Um trio quase feliz
A culpa é da enchente. O igarapé que rolava aos fundos da “estância” em que eu morava transbordou, virou rio e invadiu meu quarto.
Fiquei de bubuia o máximo que pude, esticando a rede à medida que a água subia. Cheguei a ficar tão perto do teto que já não tinha mais espaço para uma ereção.
Por falar nisso, o teto era na verdade o assoalho do quarto da senhoria. Eu habitava o porão, aonde de vez em quando ela me levava um pirarucuzinho.
Antes que este texto pareça coisa de “escritor goiano” – e nem escritor eu sou –, é preciso entrar no assunto.
De qualquer forma, tive de me mudar por causa da enchente. Cercando a nova vizinha, fui obrigado a levar o filho dela ao cinema, entre outros “agrados”.
(Ora, eventual e acomodado leitor. Em vez de eu ficar aqui historiando texto, devia era mandar você ler a crônica da semana passada. Aliás, faça isso, que não vou perder mais tempo e espaço.)
Escolhi um filme cujo título evoca meu amigo Quincão: Um Homem Chamado Cavalo.
A índia. Não a do filme, é claro, mas a que me encantou. Enquanto Cabeção e eu olhávamos os cartazes na enorme sala de espera do cinema (antigamente era outra coisa...), a indiazinha adejava em torno de nós.
O desgraçado do menino, com já disse, era inteligente e perguntador. Nesse caso era bom, porque, de cartaz em cartaz, a índia ia nos acompanhando e ouvindo os comentários.
Às vezes dava um sorrisinho, às vezes uma palavrinha. Eu, como se tivesse problema de audição, me aproximava para ouvi-la. Ela recendia a qualquer coisa de comestível para o miserável do faminto de xota que sempre fui.
Quando terminou o circuito diante dos cartazes afixados em todas as paredes da sala, eu já estava irremediavelmente apaixonado.
A desgraça era o Cabeção, o filho da vizinha, a vizinha que eu não queria mais comer. Pelo menos ali no hall do cinema.
Ele era o empata-foda mais persistente que já conheci. Primeiramente, empatava-me com a mãe, uma pancada de mulher cuja carroceria era de fazer inveja a qualquer tchãzeira. Depois, empatava-me com a minha iracemazinha.
O otário aqui ainda levou o infeliz até a bonbonnière, onde ele escolheu o que bem quis. Para a indinha do meu coração, ofereci um Sonho de Valsa...
Formando um trio quase feliz, fomos para a sala de projeção. A certa altura do corredor, parei e, cavalheirescamente, estendi um braço em direção a três cadeiras, oferecendo passagem à moça.
Ela passou por mim. Quando ia segui-la, o moleque, quase me atropelando, embarafustou-se atrás dela. Revoltado, peguei a rabeira daquela fila indiana.
Ah, que vontade de agarrar o filho da mãe pelo colarinho.
Depois de sentados, cutuquei-o e sussurrei a seu ouvido: “Vamos trocar de lugar?”
Assustei-me com o próprio tom de voz. Diabos, estava quase implorando.
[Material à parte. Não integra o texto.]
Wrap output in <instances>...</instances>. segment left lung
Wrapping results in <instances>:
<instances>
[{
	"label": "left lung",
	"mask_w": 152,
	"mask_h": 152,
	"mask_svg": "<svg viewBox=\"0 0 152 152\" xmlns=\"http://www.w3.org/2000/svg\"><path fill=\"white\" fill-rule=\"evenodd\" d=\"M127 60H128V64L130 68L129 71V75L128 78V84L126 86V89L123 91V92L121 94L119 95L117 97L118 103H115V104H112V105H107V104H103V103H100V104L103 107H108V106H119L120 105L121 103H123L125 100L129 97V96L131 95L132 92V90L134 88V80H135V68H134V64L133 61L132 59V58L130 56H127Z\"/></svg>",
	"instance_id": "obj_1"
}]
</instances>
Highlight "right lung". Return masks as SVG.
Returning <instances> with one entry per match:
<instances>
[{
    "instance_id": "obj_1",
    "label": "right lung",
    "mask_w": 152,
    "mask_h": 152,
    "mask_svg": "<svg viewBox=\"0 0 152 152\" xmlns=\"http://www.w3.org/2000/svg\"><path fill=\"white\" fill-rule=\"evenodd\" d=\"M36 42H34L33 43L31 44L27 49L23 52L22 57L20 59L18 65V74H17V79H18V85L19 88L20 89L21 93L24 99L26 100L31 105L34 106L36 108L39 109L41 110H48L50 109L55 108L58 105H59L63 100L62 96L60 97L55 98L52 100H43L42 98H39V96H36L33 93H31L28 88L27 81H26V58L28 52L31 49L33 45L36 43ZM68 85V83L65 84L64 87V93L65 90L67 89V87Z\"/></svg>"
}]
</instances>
Se o leitor deu uma chegadinha ao texto anterior, sabe que o menino me chamava de senhor, apesar de meus 20 aninhos. Ele acoplava um seu a meu sobrenome, envelhecendo-me mais ainda.
Vira minha assinatura nos livros que me tomara emprestado. O danado lia até dicionário. Mas cultura sem espírito crítico não ensina ninguém a se mancar.
“Vamos trocar de lugar?”, implorei. E o miserável egocêntrico: “Não, aqui está ótimo, seu...”
Nunca um filme me parecera tão longo. Fervendo de raiva e frustração, não conseguia entender patavina do que se passava na tela.
Em certo momento, ao olhar meio de banda para o Cabeção e vendo-o todo relaxado e satisfeito com a vida, uma fúria assassina tomou conta de mim.
Cheguei a armar a unha dura do polegar para aplicar-lhe um beliscão.
Quando saímos do cinema, meu saco transbordava. Era uma patética enchente de saco.
Sem me policiar mais, adrenalina já me transformando num Hulk branquelo, disse para a mocinha: “Você pode me esperar aqui, enquanto levo esse estrupício para a mãe dele?”
Ela sorriu breve e discretamente, anuindo.
Fiquei meio inseguro e me perguntei: “Será, será que elazinha vai mesmo me esperar?”
Assim, com aquela coisa cabeçuda e curta nos meus calcanhares, eu comprido e mal-ajambrado, de chinelão, peguei o rumo da liberdade.
O sol do equador derretia a Glostora do coco vasto do estorvo, que se esbofava para me acompanhar.